2015 seçimleri Türk siyaset tarihinde yaşanmamış örneklere sahne oldu. Seçim sürecinde dengeleri değiştiren iki önemli faktör vardı.

Birinci faktör, Sayın Cumhurbaşkanının tarihte ilk olarak bir siyasi parti liderinden de öte seçimlere doğrudan müdahil olmasıdır. Yani Cumhurbaşkanlığı ve AKP tek listeyle seçime girmiş oldular. Yaptıkları toplam miting sayısı TBMM’de bulunan muhalefet partilerini herhalde 2’ye, hakeza seçim dönemi harcamaları da muhtemelen muhalefeti 4’e katlamıştır.

İkinci faktör, HDP’nin yüzde 13’ü aşmasıdır. HDP her türlü riski göze aldı. Hoş buna risk de denmez ya… Meydanlar sıfır yaptırımla HDP ve PKK için boşaltılmıştı. HDP içinde zaten yarış yok. Kimin milletvekili olacağının veya nereden seçileceğinin de önemi yoktu. Oransal olarak en fazla bayan milletvekili bu partideydi. Bir sihirli el demeyeceğim, bir akıllı el her şeyi ölçmüş, biçmiş ve uygulamıştı. Dine bakışı belli olan bir partiye Kürt kökenli dindar vatandaşlar bile yoğun oy verebilmişti.

Görev koşulları |
2015 seçimleri üzerine yazılmış metnin "Birinci faktör, Sayın" ile başlayıp "yoğun oy verebilmişti." sözlerine kadar süren kısmını, "miting sayısı" ifadesini "konuşma sayısı" olarak değiştirerek yeniden yazın. Bu alıştırmayı yapmak için malzemeye gerek yoktur.

Kayıtlı bilgiler |
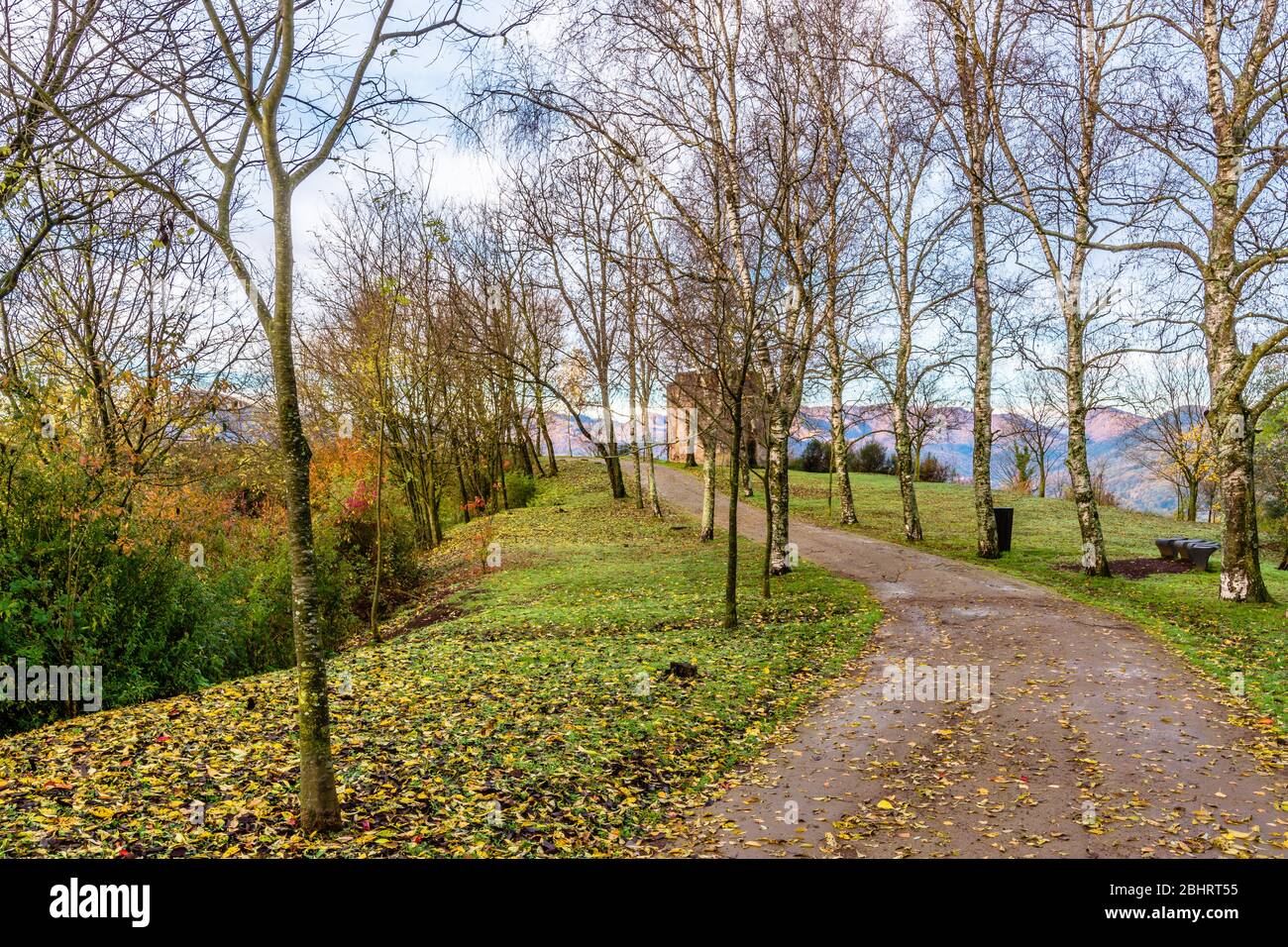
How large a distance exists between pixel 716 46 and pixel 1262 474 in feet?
96.7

Çözümlü alıştırma |
Birinci faktör, Sayın Cumhurbaşkanının tarihte ilk olarak bir siyasi parti liderinden de öte seçimlere doğrudan müdahil olmasıdır. Yani Cumhurbaşkanlığı ve AKP tek listeyle seçime girmiş oldular. Yaptıkları toplam konuşma sayısı TBMM’de bulunan muhalefet partilerini herhalde 2’ye, hakeza seçim dönemi harcamaları da muhtemelen muhalefeti 4’e katlamıştır.

İkinci faktör, HDP’nin yüzde 13’ü aşmasıdır. HDP her türlü riski göze aldı. Hoş buna risk de denmez ya… Meydanlar sıfır yaptırımla HDP ve PKK için boşaltılmıştı. HDP içinde zaten yarış yok. Kimin milletvekili olacağının veya nereden seçileceğinin de önemi yoktu. Oransal olarak en fazla bayan milletvekili bu partideydi. Bir sihirli el demeyeceğim, bir akıllı el her şeyi ölçmüş, biçmiş ve uygulamıştı. Dine bakışı belli olan bir partiye Kürt kökenli dindar vatandaşlar bile yoğun oy verebilmişti.